# Exercise description
Reproduce the listing from the line containing "Examining this scene, from" through the end of the listing, including both of those lines and the request in them, and shift every coordinate in the answers up by 17.
Start of Record set
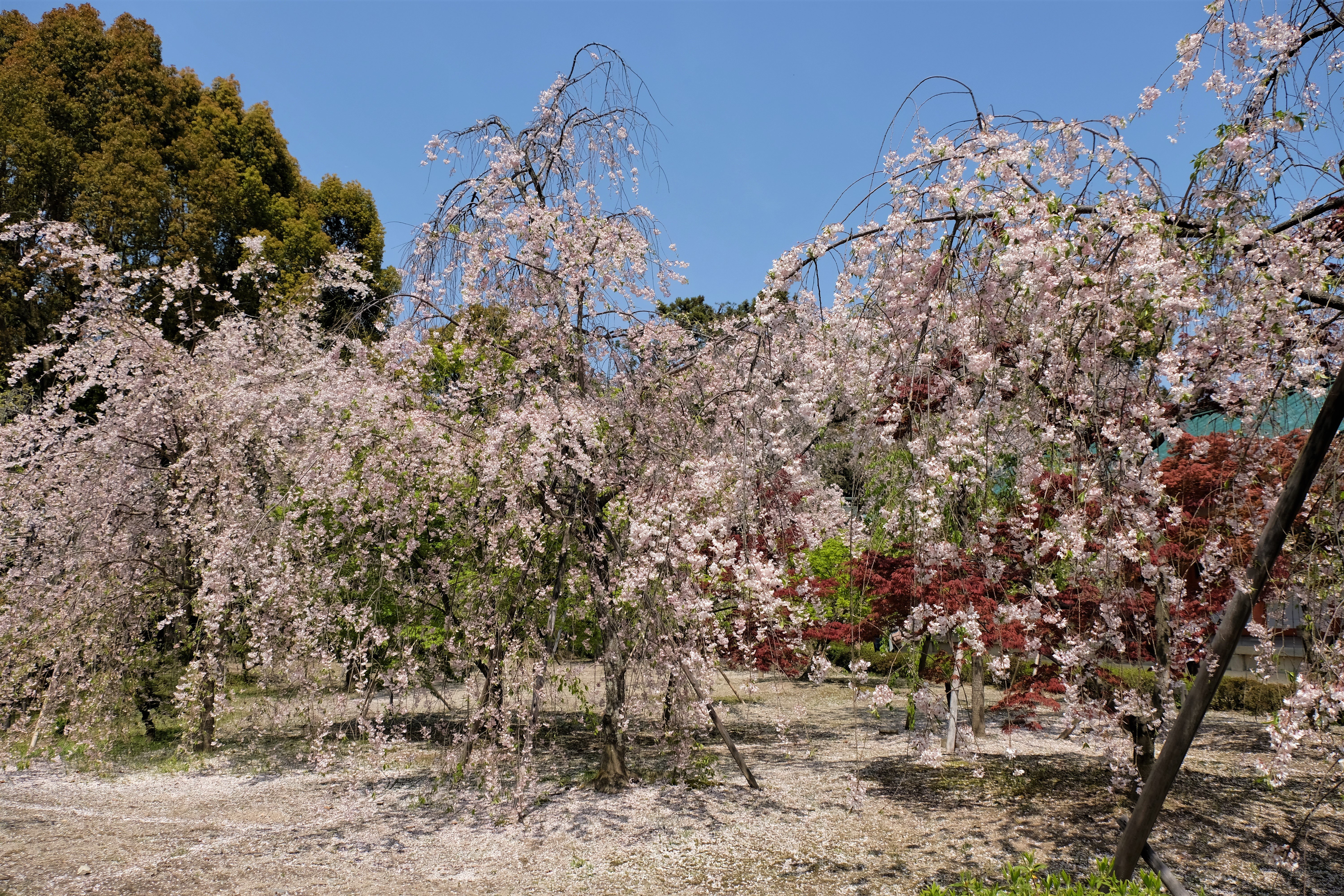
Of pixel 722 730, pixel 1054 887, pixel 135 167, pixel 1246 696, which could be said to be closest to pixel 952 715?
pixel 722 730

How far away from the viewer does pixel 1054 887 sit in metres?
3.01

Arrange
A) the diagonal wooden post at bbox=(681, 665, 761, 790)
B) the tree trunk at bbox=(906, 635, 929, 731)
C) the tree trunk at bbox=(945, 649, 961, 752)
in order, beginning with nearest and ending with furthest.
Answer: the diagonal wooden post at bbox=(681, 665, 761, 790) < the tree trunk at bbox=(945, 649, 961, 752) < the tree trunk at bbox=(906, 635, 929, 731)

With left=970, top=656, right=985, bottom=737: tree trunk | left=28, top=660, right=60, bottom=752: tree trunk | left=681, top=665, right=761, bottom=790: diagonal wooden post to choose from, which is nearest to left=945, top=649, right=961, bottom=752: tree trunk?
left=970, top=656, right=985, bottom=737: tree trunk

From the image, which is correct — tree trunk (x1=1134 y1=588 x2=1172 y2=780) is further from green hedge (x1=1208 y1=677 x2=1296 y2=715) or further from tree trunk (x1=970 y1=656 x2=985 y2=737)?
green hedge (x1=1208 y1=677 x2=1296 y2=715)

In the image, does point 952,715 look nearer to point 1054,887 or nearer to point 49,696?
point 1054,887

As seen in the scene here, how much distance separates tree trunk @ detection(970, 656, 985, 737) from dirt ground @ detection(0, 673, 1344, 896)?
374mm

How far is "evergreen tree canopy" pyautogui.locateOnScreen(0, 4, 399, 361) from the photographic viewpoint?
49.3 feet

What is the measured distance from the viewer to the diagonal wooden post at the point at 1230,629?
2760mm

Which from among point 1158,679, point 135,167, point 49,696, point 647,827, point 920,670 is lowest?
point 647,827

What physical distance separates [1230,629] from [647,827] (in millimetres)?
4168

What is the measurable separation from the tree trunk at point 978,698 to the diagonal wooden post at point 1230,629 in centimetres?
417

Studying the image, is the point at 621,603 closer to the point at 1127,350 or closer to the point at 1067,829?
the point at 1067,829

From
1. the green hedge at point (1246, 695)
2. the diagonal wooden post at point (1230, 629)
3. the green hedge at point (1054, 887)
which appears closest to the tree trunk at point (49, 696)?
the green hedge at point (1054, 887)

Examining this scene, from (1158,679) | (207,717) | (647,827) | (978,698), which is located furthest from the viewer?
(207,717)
End of Record set
# Problem solution
Examining this scene, from (1158,679) | (207,717) | (647,827) | (978,698), which is located furthest from the viewer?
(224,734)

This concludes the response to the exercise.